Assume I have the following setup:
Inductive exp: Set :=
| CE: nat -> exp.
Inductive adt: exp -> Prop :=
| CA: forall e, adt e.
Coercion nat_to_exp := CE.
Ltac my_tactic := match goal with
| [ |- adt (CE ?N) ] => apply (CA (CE N))
end.
And I try to prove a simple theorem using the custom tactic:
Theorem silly: adt 0.
Proof.
my_tactic. (* Error: No matching clauses for match. *)
Abort.
This fails, because the goal is not of the form adt (CE ?N) but of the form adt (nat_to_exp ?N) (This is shown explicitly when using Set Printing Coercions).
Trying to prove a slightly different theorem works:
Theorem silly: adt (CE 0).
Proof.
my_tactic. (* Success. *)
Qed.
Possible workarounds I know of:
unfold nat_to_exp). This alleviates the problem slightly, but fails as soon as a new coercion is introduced the tactic doesn't know about.Ideally, I would like the pattern matching to succeed if the pattern matches after unfolding all definitions (The definitions should not stay unfolded, of course).
Is this possible? If not, are there reasons why it is not possible?

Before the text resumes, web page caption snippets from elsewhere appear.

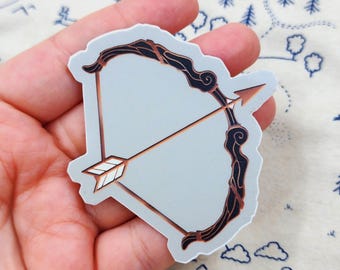 Bow and Arrow 3" Sticker, Vinyl Sticker Good for Indoor/Outdoor, ttprg, rpg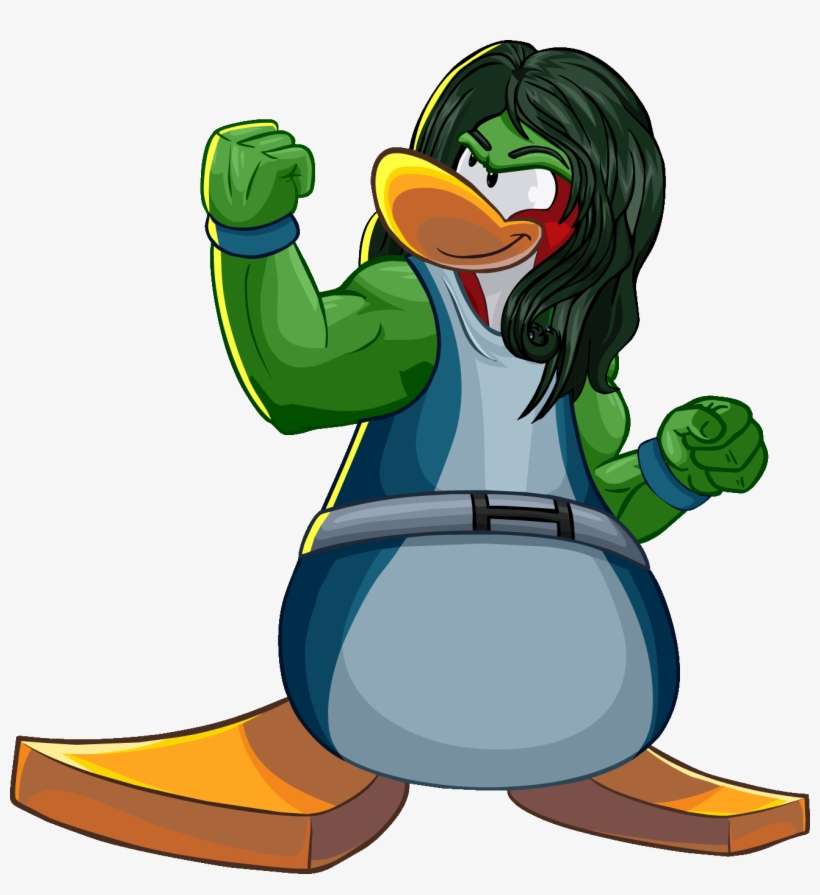 Shehulk - Club Penguin Marvel 2013, transparent png download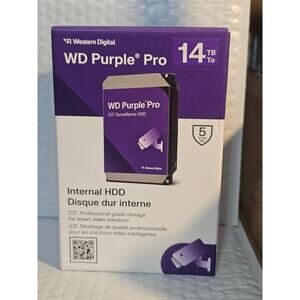 WD142PURP -Western Digital WD Internal Purple pro 14 TB  3.5" surveillance HDD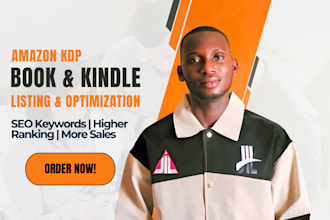 write amazon KDP book description and metadata setup with SEO keywords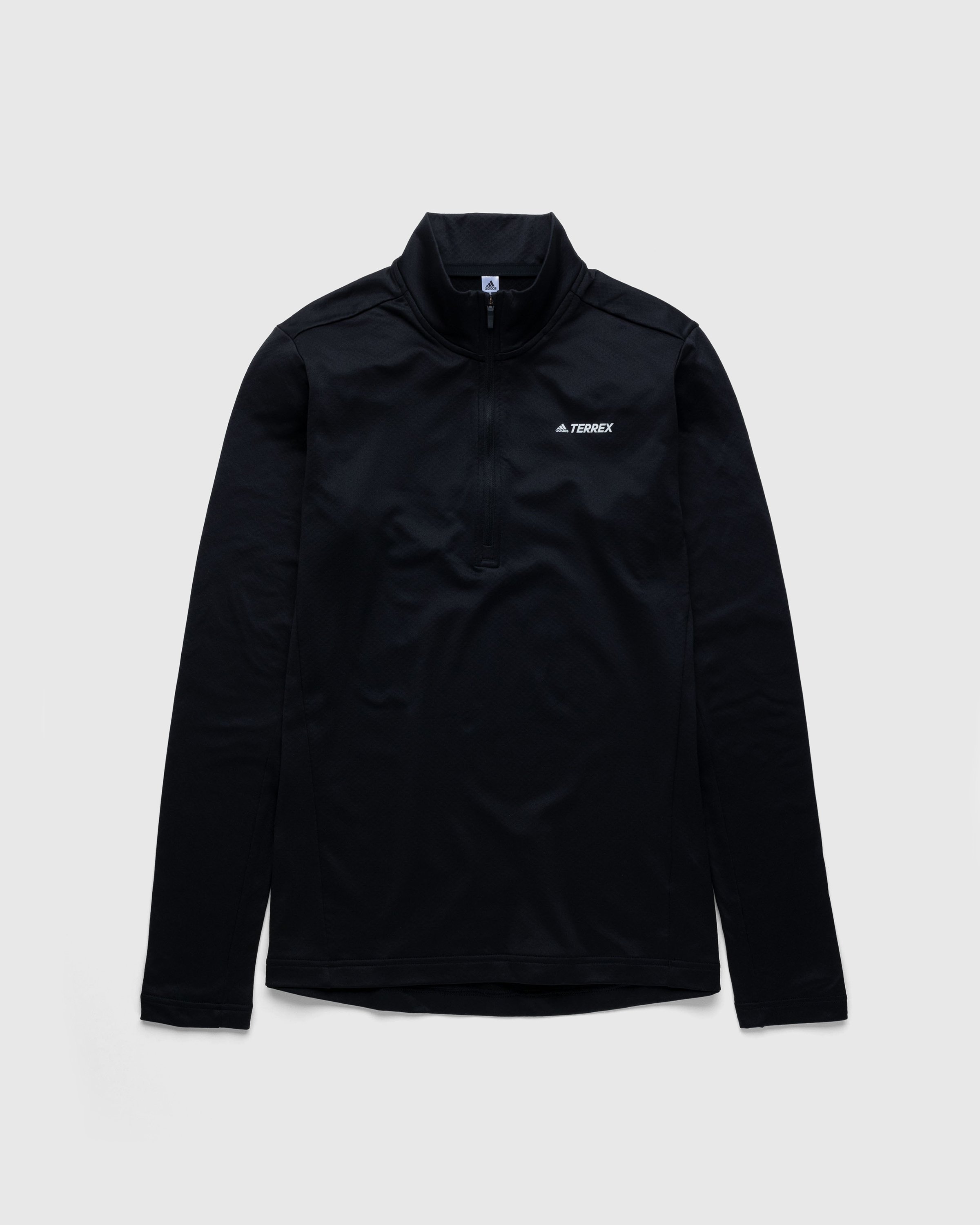 Adidas - Multi Half-Zip Longsleeve Black - Clothing - Black - Image 1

You can directly declare the constructor CE as a coercion rather than wrapping it as nat_to_exp like so:
Coercion CE : nat >-> exp.
The proof then goes through without any issue. If you insist on naming your coercion (e.g. because it's a compound expression rather than a single constructor), you can change your tactics so that it handles non unfolded coercions explicitly:
Ltac my_tactic := match goal with
| [ |- adt (CE ?N) ] => apply (CA (CE N))
| [ |- adt (nat_to_exp ?N) ] => apply (CA (CE N))
end.